Climate change brings additional stresses. Although some agricultural re­gions may benefit from a longer growing season resulting from additional warmth or extra rainfall, other regions stand to become drier or even turn into dust bowls. Crop yields may drop, unless more drought- resistant va­rieties can be developed in time. Elsewhere, soil fertility may decline due to erosion of topsoil. Groundwater mining may lower the water table enough to make pumping water for irrigation too costly (e.g., the Ogallala Aquifer in Oklahoma and Texas).
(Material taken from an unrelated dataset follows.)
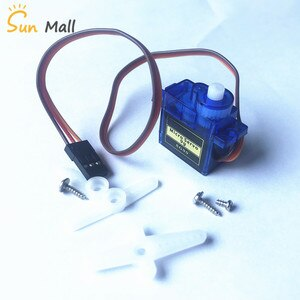 Rc Mini Micro 9g Servo SG90 for RC  Helicopter Airplane Car Boat 360 degree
Increasing saltwater encroachment due to sea level rise may render many fertile low-lying deltaic or coastal farmlands (e.g., the Sacramento–San Joaquin valley, California, the Mekong Delta, Vietnam, or the Ganges-Brahmaputra Delta, Bangladesh) increasingly unproductive.

To forestall these rapid planetary transformations from bringing civiliza­tion to the brink requires a solution to the impending climate and environ­mental crisis that transcends short-term fixes. It calls for a major paradigm shift. No longer can environmental and climatic consequences of industrial activities remain “externalities” outside of economic models, with nature a mere provider of resources to be exploited and extracted.

Nature works through the interactions of multiple complex processes. In the Anthropocene, the human imprint merges with Earth’s system opera­tions. The new worldview embraces consilience—the unity of knowledge. It balances the dominant emphasis on economic growth with information from the environmental and earth sciences, as well as traditional human values.